» **PROBLEM REQUIREMENTS**: Lay out the lines from the line with "In the image, which" through the end as a two-column CSV with the columns text and answer. Give one row for each line paired with the answer that follows it, put each value in a single quoted field, and replace any line breaks with spaces.

» **DATA FOR THE TASK**:
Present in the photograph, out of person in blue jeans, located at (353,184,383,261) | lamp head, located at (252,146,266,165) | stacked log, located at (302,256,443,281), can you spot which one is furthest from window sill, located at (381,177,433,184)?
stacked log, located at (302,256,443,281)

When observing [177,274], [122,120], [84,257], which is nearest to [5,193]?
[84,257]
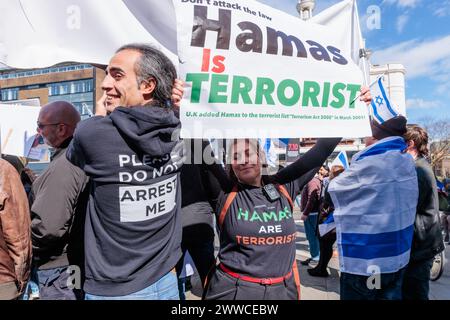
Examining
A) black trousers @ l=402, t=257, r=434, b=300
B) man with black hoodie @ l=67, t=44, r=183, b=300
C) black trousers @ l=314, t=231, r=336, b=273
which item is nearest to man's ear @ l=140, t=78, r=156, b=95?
man with black hoodie @ l=67, t=44, r=183, b=300

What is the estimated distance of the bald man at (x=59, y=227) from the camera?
5.48 feet

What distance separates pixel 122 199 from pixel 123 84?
0.51 meters

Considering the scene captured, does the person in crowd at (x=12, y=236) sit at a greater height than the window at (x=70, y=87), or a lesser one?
lesser

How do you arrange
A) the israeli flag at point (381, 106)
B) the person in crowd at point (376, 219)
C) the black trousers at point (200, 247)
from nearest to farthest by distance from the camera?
the person in crowd at point (376, 219) < the israeli flag at point (381, 106) < the black trousers at point (200, 247)

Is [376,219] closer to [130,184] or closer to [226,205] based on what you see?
[226,205]

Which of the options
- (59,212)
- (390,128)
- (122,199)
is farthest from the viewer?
(390,128)

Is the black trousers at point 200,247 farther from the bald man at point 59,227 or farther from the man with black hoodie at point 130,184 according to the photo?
the man with black hoodie at point 130,184

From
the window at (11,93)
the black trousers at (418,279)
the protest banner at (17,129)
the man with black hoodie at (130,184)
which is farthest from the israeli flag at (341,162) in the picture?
the window at (11,93)

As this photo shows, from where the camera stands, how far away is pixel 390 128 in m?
2.40

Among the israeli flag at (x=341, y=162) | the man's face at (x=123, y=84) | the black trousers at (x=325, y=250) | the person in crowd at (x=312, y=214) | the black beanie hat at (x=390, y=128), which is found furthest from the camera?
the israeli flag at (x=341, y=162)

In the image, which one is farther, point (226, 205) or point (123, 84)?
point (226, 205)

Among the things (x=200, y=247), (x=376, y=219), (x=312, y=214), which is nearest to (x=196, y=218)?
(x=200, y=247)

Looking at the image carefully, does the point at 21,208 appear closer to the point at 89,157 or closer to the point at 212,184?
the point at 89,157

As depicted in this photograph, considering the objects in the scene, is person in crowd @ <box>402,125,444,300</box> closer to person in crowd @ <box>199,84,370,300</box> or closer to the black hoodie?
person in crowd @ <box>199,84,370,300</box>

» **RESULT OF THE TASK**:
text,answer
"In the image, which one is farther, point (226, 205) or point (123, 84)?","point (226, 205)"
"Among the things (x=200, y=247), (x=376, y=219), (x=312, y=214), which is nearest to (x=196, y=218)?","(x=200, y=247)"
"Looking at the image carefully, does the point at 21,208 appear closer to the point at 89,157 or closer to the point at 212,184?","the point at 89,157"
"As depicted in this photograph, considering the objects in the scene, is person in crowd @ <box>402,125,444,300</box> closer to person in crowd @ <box>199,84,370,300</box> or closer to the black hoodie?","person in crowd @ <box>199,84,370,300</box>"